Businesses setting up headquarters in Riyadh are mainly drawn by the newly introduced tax incentives, designed to attract foreign investment, strengthen the labor market, and establish the country as the dominant business hub in the MENA region.

To realize this goal, the country passed a law that came into force on February 16th, 2024, enabling multinational companies to qualify for a 30-year income tax exemption from the date they obtain their regional headquarters license.

This followed Saudi Arabia’s December 2023 launch of a tax incentive scheme aimed at overseas corporations. With the enactment of this legislation, qualifying companies are set to benefit from both zero income tax and withholding taxes for up to 30 years on payments made by the company to non-resident individuals.

This delineation ensures that the incentives precisely target increased regional engagement and operational excellence among the established RHQs in Saudi Arabia. As a result, by the end of 2023, over 200 global companies had secured eligibility for Saudi government contracts by establishing regional headquarters in Riyadh. Prominent examples of companies that recently established their RHQ include Northern Trust, Bechtel, Pepsico, IHG Hotels and Resorts, PwC, and Deloitte.

In line with the Kingdom's forward-thinking initiatives to promote economic growth and global integration, Saudi Arabia set forth eligibility and compliance requirements for multinational corporations that want to benefit from the 30-year income tax exemption. These guidelines align with the broader tax and Zakat regulatory framework and adhere to the National Classification of Economic Activities.
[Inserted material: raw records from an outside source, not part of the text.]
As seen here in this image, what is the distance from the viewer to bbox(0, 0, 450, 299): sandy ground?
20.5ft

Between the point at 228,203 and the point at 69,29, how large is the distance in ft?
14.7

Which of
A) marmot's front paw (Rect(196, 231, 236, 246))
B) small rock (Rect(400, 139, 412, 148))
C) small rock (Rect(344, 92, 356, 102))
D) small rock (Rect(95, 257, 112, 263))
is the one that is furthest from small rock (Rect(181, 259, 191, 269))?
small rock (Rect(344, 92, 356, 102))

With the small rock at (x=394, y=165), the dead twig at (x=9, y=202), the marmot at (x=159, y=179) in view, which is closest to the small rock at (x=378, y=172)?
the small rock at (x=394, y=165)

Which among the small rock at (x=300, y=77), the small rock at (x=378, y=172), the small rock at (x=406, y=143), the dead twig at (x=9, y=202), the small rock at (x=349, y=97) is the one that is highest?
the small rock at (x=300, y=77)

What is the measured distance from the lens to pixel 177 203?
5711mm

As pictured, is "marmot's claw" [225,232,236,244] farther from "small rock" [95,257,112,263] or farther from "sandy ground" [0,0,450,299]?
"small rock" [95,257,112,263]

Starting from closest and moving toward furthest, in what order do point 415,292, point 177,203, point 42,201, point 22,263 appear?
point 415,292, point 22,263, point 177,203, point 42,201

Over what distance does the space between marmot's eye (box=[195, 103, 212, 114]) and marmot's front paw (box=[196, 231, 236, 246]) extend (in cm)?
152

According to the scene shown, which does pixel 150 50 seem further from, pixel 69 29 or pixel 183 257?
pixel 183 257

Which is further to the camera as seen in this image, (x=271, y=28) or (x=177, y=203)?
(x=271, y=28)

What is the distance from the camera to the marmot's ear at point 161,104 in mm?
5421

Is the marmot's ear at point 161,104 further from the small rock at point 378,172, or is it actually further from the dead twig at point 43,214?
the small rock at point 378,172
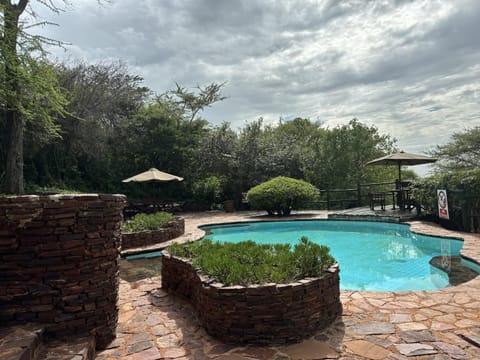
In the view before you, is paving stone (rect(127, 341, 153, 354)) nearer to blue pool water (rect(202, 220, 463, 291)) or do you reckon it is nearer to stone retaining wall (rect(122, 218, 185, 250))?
blue pool water (rect(202, 220, 463, 291))

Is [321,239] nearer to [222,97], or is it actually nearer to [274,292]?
[274,292]

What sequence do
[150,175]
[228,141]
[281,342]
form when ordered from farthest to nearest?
[228,141], [150,175], [281,342]

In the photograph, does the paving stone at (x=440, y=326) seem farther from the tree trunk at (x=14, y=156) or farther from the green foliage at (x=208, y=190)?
the green foliage at (x=208, y=190)

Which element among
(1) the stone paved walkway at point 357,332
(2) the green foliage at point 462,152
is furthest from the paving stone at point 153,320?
(2) the green foliage at point 462,152

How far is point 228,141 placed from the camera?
1500 cm

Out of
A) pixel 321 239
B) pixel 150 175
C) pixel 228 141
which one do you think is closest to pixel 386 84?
pixel 321 239

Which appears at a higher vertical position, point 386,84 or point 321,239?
point 386,84

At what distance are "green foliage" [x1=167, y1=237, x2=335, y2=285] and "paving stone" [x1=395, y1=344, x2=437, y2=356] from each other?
2.83ft

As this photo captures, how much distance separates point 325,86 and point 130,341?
448 inches

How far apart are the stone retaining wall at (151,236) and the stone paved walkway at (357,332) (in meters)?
3.03

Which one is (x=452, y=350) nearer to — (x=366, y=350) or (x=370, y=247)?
(x=366, y=350)

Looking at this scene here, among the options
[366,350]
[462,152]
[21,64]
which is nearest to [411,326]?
[366,350]

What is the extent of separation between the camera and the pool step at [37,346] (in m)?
1.86

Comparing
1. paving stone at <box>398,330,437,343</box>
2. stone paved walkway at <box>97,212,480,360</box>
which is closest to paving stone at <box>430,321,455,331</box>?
stone paved walkway at <box>97,212,480,360</box>
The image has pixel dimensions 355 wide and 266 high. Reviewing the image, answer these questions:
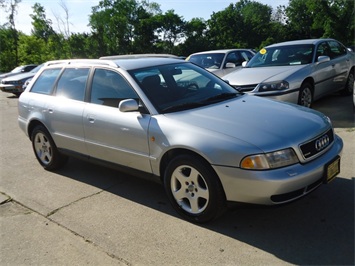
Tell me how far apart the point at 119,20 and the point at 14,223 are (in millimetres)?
66240

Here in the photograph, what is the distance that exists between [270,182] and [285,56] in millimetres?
5326

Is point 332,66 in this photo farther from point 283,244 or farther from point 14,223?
point 14,223

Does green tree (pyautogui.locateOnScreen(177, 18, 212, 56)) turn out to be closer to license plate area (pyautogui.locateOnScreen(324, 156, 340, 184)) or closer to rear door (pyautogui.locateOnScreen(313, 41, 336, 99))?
rear door (pyautogui.locateOnScreen(313, 41, 336, 99))

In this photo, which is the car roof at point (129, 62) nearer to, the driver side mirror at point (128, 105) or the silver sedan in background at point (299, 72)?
the driver side mirror at point (128, 105)

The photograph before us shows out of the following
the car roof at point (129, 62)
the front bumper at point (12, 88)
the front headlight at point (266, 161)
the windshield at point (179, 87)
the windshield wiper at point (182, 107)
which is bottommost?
the front bumper at point (12, 88)

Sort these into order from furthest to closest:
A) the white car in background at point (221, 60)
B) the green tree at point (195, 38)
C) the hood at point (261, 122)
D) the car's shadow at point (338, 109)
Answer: the green tree at point (195, 38)
the white car in background at point (221, 60)
the car's shadow at point (338, 109)
the hood at point (261, 122)

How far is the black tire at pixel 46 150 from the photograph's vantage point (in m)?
4.89

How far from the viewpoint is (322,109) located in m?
7.28

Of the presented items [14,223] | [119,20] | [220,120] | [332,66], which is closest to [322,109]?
[332,66]

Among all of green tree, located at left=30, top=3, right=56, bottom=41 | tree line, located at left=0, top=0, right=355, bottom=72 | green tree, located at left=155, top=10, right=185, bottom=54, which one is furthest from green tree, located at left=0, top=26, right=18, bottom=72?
green tree, located at left=155, top=10, right=185, bottom=54

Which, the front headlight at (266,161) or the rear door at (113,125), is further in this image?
the rear door at (113,125)

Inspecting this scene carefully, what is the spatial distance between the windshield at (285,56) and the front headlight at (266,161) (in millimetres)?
4796

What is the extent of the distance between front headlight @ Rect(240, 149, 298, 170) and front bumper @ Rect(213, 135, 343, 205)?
0.12 ft

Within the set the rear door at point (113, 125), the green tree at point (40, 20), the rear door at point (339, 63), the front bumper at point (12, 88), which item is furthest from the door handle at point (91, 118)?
the green tree at point (40, 20)
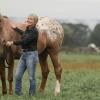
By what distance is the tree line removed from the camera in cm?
10056

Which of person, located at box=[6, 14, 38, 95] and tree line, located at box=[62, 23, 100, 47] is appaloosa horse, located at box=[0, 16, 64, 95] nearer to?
person, located at box=[6, 14, 38, 95]

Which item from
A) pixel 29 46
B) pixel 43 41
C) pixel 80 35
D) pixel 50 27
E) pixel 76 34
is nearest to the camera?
pixel 29 46

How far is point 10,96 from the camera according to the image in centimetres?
1236

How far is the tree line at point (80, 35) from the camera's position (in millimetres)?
100562

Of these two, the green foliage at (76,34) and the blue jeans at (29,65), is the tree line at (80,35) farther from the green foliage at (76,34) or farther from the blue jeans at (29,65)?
the blue jeans at (29,65)

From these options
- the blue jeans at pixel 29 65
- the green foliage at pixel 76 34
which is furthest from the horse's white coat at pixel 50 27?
the green foliage at pixel 76 34

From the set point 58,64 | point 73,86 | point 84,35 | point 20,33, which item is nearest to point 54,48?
point 58,64

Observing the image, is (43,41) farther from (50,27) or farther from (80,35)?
(80,35)

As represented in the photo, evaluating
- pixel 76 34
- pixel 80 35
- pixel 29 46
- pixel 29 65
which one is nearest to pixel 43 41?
pixel 29 46

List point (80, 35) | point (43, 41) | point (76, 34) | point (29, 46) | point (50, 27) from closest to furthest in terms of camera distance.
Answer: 1. point (29, 46)
2. point (43, 41)
3. point (50, 27)
4. point (76, 34)
5. point (80, 35)

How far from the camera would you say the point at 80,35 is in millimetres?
110875

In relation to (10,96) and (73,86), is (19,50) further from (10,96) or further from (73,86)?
(73,86)

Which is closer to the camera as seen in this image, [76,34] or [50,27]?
[50,27]

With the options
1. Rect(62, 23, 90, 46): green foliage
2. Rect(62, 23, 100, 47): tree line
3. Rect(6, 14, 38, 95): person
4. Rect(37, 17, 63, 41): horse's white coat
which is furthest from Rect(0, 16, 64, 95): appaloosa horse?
Rect(62, 23, 100, 47): tree line
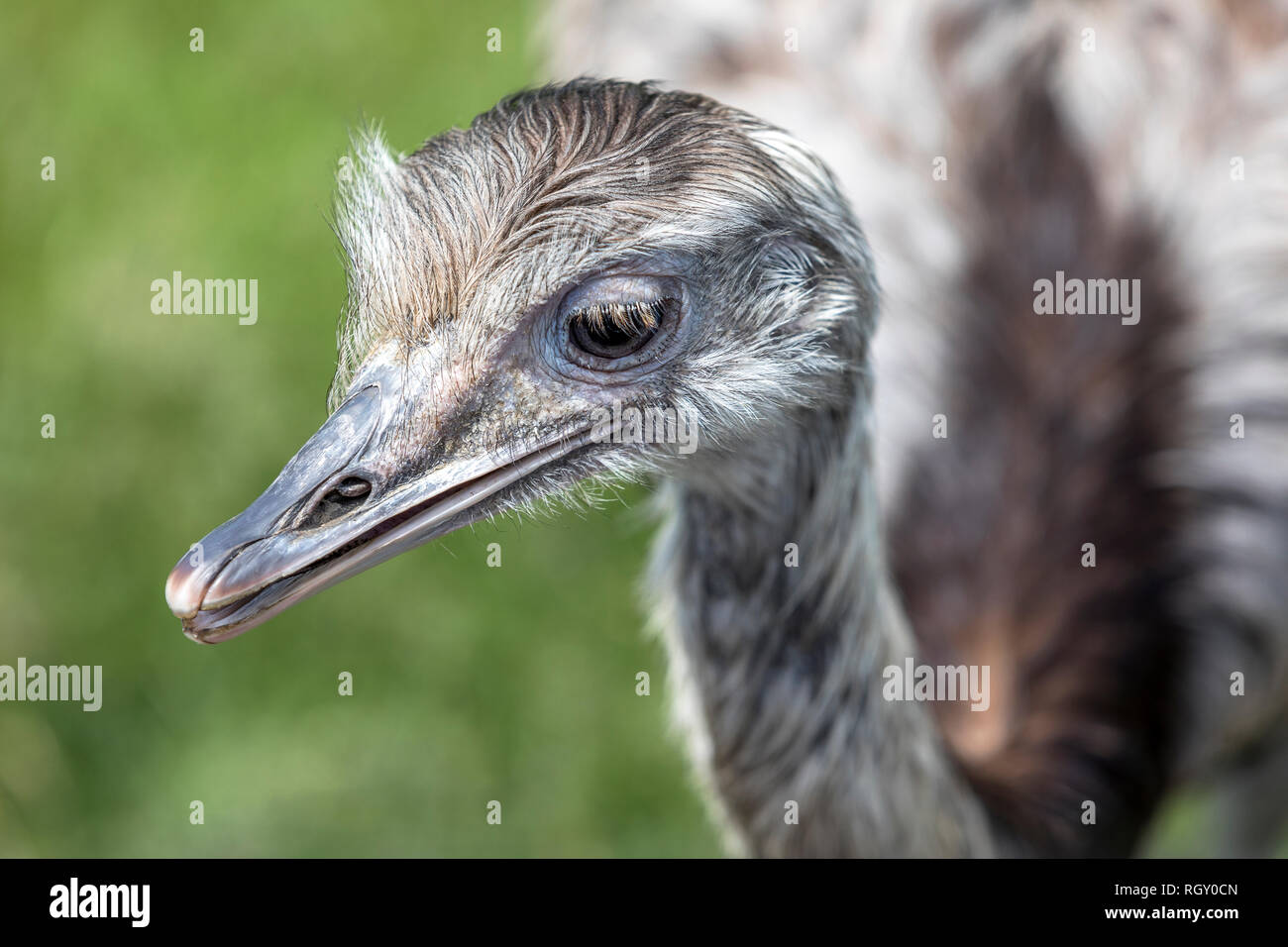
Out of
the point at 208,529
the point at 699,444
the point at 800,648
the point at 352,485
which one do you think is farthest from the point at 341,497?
the point at 208,529

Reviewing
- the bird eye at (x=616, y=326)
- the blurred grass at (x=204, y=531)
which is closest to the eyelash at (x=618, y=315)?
the bird eye at (x=616, y=326)

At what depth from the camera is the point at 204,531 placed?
4098 millimetres

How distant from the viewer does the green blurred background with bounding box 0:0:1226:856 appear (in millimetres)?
3707

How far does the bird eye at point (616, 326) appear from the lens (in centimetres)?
189

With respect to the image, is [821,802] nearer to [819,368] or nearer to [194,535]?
[819,368]

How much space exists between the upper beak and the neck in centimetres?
41

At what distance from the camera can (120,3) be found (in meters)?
5.21

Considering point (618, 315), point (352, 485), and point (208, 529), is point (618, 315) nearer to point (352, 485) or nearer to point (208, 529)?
point (352, 485)

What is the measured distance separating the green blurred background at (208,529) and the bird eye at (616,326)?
60.9 inches

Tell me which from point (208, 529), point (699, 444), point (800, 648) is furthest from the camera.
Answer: point (208, 529)

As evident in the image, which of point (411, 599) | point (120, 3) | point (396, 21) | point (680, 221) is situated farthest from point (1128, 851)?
point (120, 3)

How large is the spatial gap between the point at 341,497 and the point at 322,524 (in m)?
0.04

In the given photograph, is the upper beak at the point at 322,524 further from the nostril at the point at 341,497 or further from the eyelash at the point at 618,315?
the eyelash at the point at 618,315

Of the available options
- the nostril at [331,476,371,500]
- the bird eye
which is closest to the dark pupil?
the bird eye
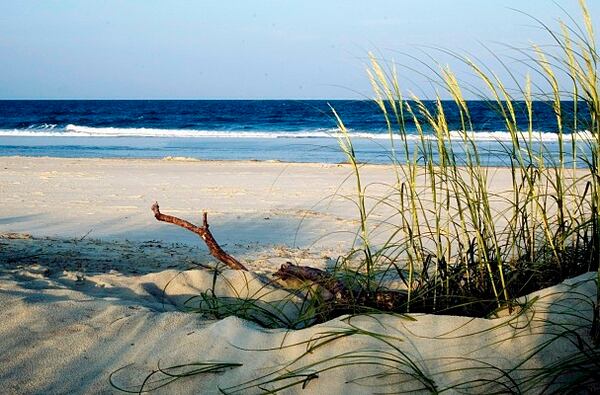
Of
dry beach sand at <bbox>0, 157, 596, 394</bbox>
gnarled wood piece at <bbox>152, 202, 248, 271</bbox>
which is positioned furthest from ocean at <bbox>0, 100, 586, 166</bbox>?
gnarled wood piece at <bbox>152, 202, 248, 271</bbox>

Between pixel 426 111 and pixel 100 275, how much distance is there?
222cm

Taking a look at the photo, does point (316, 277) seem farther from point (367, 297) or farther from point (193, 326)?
point (193, 326)

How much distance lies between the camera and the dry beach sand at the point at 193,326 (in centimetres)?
223

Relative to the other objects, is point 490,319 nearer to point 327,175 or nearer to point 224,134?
point 327,175

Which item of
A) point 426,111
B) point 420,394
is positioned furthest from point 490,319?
point 426,111

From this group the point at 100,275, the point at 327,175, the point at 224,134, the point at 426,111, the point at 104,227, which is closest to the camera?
the point at 426,111

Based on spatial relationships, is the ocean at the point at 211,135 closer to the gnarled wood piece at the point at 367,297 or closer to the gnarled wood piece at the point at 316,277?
the gnarled wood piece at the point at 316,277

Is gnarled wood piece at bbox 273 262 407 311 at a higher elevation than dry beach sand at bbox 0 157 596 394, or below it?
higher

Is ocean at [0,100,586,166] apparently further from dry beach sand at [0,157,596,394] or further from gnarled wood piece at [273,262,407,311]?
gnarled wood piece at [273,262,407,311]

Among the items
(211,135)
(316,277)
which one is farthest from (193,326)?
(211,135)

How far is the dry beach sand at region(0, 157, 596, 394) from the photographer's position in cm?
223

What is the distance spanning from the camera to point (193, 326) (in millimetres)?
2746

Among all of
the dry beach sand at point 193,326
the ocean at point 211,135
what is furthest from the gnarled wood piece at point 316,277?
the ocean at point 211,135

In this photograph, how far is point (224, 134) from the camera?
3028cm
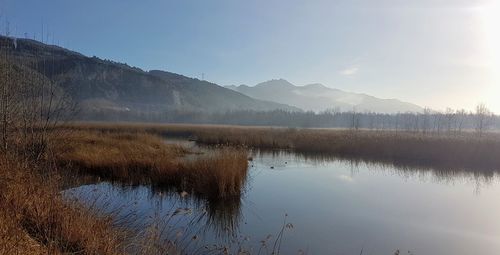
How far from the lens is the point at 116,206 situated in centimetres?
962

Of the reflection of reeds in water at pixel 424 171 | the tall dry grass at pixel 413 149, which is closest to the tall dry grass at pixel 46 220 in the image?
the reflection of reeds in water at pixel 424 171

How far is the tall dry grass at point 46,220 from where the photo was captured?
4.90 meters

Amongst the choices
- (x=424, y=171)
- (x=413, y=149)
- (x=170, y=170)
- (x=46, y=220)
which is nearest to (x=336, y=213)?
(x=170, y=170)

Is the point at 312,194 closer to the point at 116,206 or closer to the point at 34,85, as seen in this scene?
the point at 116,206

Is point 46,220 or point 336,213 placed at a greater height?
point 46,220

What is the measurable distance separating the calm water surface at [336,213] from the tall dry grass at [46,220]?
1.22 metres

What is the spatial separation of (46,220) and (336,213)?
768cm

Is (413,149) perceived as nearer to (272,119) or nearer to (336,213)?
(336,213)

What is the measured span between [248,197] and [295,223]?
2961mm

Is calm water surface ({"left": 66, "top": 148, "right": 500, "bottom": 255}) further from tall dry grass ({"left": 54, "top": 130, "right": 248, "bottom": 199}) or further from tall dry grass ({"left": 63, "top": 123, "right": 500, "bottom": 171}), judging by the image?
tall dry grass ({"left": 63, "top": 123, "right": 500, "bottom": 171})

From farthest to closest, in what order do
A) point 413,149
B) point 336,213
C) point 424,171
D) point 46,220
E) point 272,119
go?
1. point 272,119
2. point 413,149
3. point 424,171
4. point 336,213
5. point 46,220

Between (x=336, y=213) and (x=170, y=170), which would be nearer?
(x=336, y=213)

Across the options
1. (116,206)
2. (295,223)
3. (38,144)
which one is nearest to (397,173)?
(295,223)

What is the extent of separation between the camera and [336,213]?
10.9 meters
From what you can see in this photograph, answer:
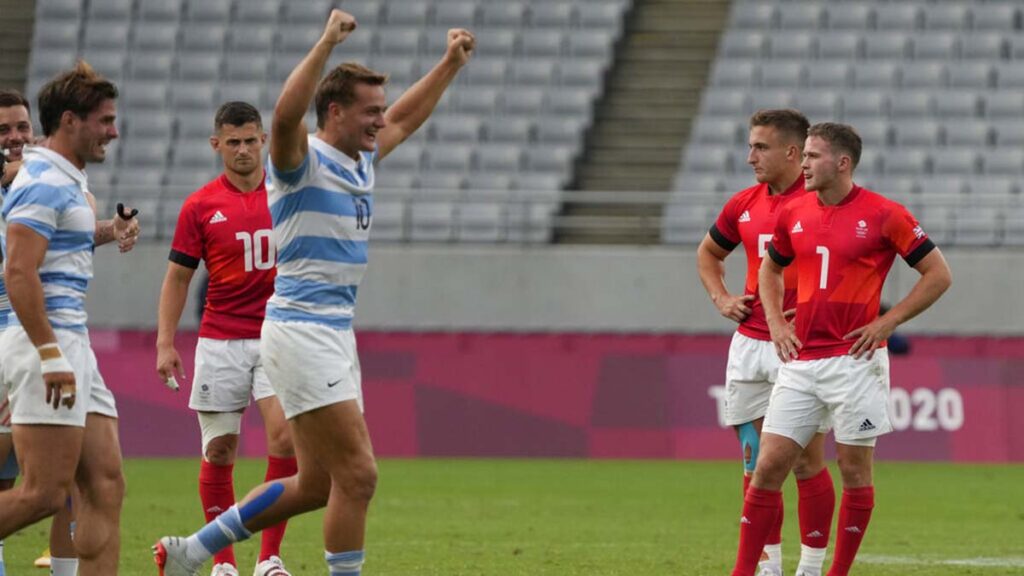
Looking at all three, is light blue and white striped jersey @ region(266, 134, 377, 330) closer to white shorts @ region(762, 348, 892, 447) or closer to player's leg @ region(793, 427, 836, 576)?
white shorts @ region(762, 348, 892, 447)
This includes having a valid license from MISA and maintaining robust operational expenditures and revenue generation in Saudi Arabia. Apart from tax relief, businesses with RHQ can benefit from relaxed Saudization (hiring local talent) requirements for 10 years and streamlined work permit provisions for spouses of executives of companies situated in the Kingdom. This is in addition to the generation of employment opportunities for dependents of RHQ employees via the Ajeer program and the exemption from professional accreditation requirements for RHQ employees holding valid accreditations in their home country of origin. As per the RHQ program, companies can issue an unlimited number of visas to RHQ staff.

Certain compliance regulations have been set for companies to be able to access and enjoy these benefits – circumstances such as unapproved activities or tax avoidance can lead to ineligibility for tax exemptions. The requirements outlined in the tax law also ensure adherence to record-keeping and reporting procedures, in line with the framework of the Zakat, Tax, and Customs Authority. To learn more about the compliance requirements, head to our RHQ page.

These rules are designed to prevent tax evasion or avoidance strategies and ensure that RHQ operations and transactions genuinely reflect its economic status and meet regulatory standards, signaling the Kingdom's commitment to strengthening a stable business environment.

Achieving Softlanding to Economic Prosperity

From attracting major global businesses to becoming an international capital of entertainment and tourism, Saudi Arabia is strengthening its ambition to be one of the best places in the world to live. Improving the quality of life by nurturing a conducive environment to develop new lifestyle options is a key priority in Vision 2030.

The Kingdom’s forward-looking vision and economic goals are demonstrated through the country’s commitment to new legislation that makes it easier for multinational businesses to prosper within Saudi Arabia’s borders. The new RHQ tax regulations are a prime example of this.

By attracting multinational corporations to establish their regional headquarters in Saudi Arabia, the country is not only diversifying its economy but also solidifying its position as a global business hub. This strategic move is expected to usher in a new era of growth, innovation, and international collaboration, which goes further in tandem with the Kingdom’s wider vision to be among the top 15 economies globally by the year 2030.